▶ [Exercise requirements]:
Once the pictures are set aside, transcribe the remaining data exactly.

▶ [Dataset extract]:
*** Begin section ***

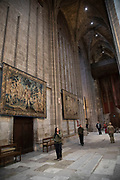 Interior hanging tapestries in Narbonne Cathedral in Narbonne, France. Cathedrale Saint-Just-et-Saint-Pasteur de Narbonne, is a Gothic style Roman Catholic church located in the town of Narbonne, France. The cathedral is a national monument and dedicated to Saints Justus and Pastor.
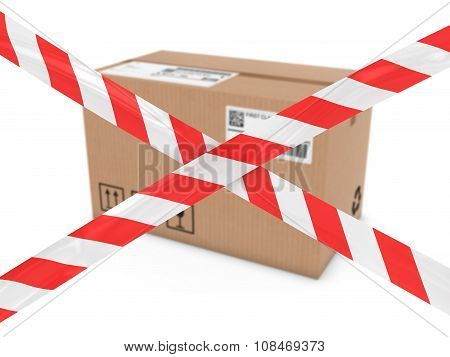 Suspicious Parcel Concept - Cardboard Box Behind Striped Hazard Tape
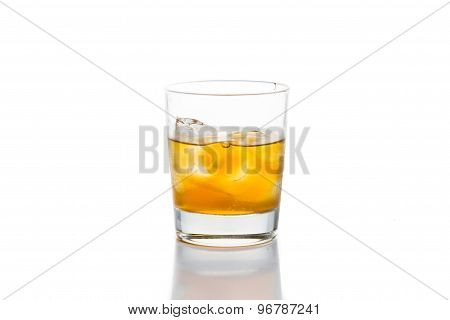 Glass of cold whiskey on the rocks, isolated in white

*** End section ***

▶ [Solution for this exercise]:
 Interior hanging tapestries in Narbonne Cathedral in Narbonne, France. Cathedrale Saint-Just-et-Saint-Pasteur de Narbonne, is a Gothic style Roman Catholic church located in the town of Narbonne, France. The cathedral is a national monument and dedicated to Saints Justus and Pastor.
 Suspicious Parcel Concept - Cardboard Box Behind Striped Hazard Tape
 Glass of cold whiskey on the rocks, isolated in white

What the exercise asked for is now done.